Joseph Kertes was born in Hungary but escaped with his family to Canada after the revolution of 1956. He studied English at York University and the University of Toronto, where he was encouraged in his writing by Irving Layton and Marshall McLuhan. Kertes founded Humber College’s distinguished creative writing and comedy programs. He was until recently Humber’s Dean of Creative and Performing Arts and is a recipient of numerous awards for teaching and innovation. His first novel, Winter Tulips, won the Stephen Leacock Award for Humour. Boardwalk, his second novel, and two children’s books, The Gift and The Red Corduroy Shirt, met with critical acclaim.
His novel, Gratitude, won a Canadian National Jewish Book Award and the U.S. National Jewish Book Award for Fiction. Kertes has also been a finalist for a National Magazine Award and the CBC Literary Award.
His latest novel, The Afterlife of Stars, has been described by Anne Michaels as “unforgettable and deeply moving,” and by Richard Bausch as “brilliant, radiant.” It is forthcoming in the U.S. in January of 2017.

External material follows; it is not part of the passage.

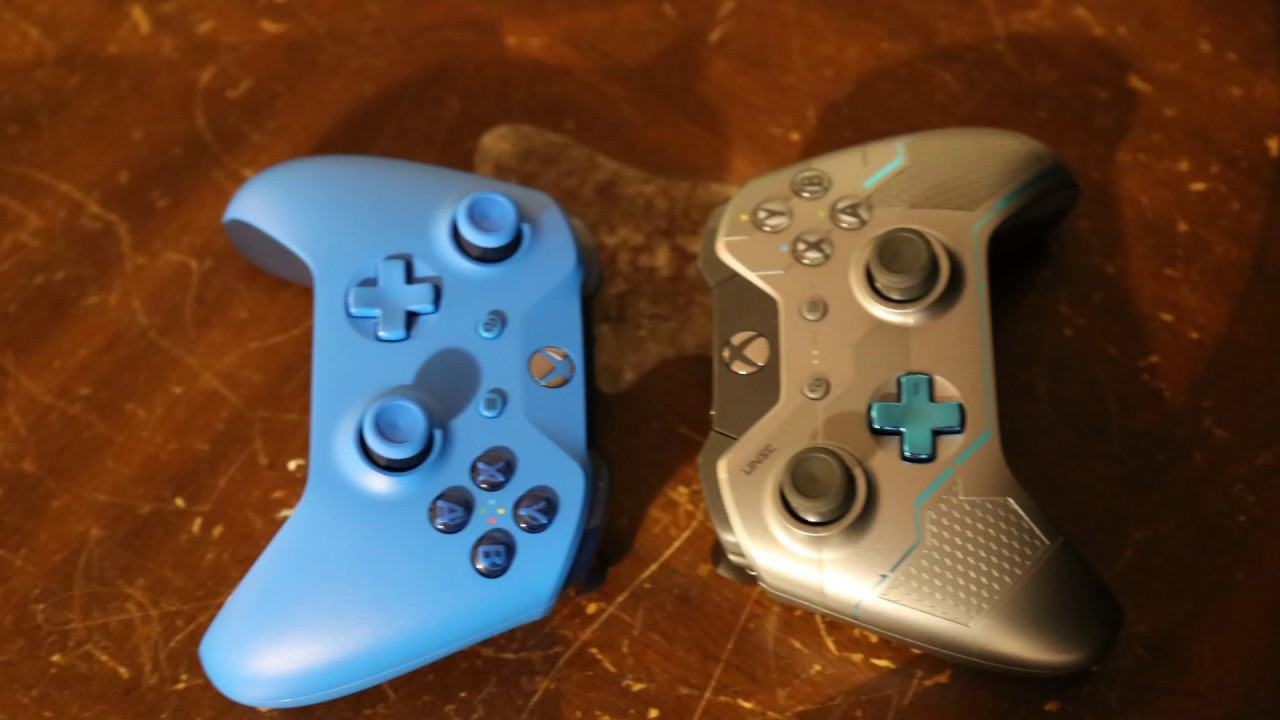 Xbox One S Controller Unboxing Blue Best Buy Edition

Rawi Hage was born in Beirut. He is a writer, and a visual artist. His first novel, De Niro’s Game won the IMPAC Dublin Literary Award and was translated into thirty languages. It also won the McAuslan First Book Prize and the Paragraphe Hugh MacLennan Prize for Fiction and was a finalist for the Scotiabank Giller Prize, the Governor General’s Literary Award, the Writers’ Trust Award, and the Commonwealth Writers’ Prize. Cockroach, his second novel, was a finalist for many prestigious awards, including the Scotiabank Giller Prize, prix Courrier international, International Literary Prize of the Haus der Kulturen der Welt and won the Paragraphe Hugh MacLennan Prize for Fiction. His latest novel Carnival (2012) is about the beautiful, twisted existence of life in the modern city, told from the perspective of a taxi driver. Carnival was a finalist for the  Writers’ Trust Award and won the Paragraphe Hugh MacLennan Prize for Fiction.

His work has been translated to 29 languages. Rawi Hage resides in Montreal.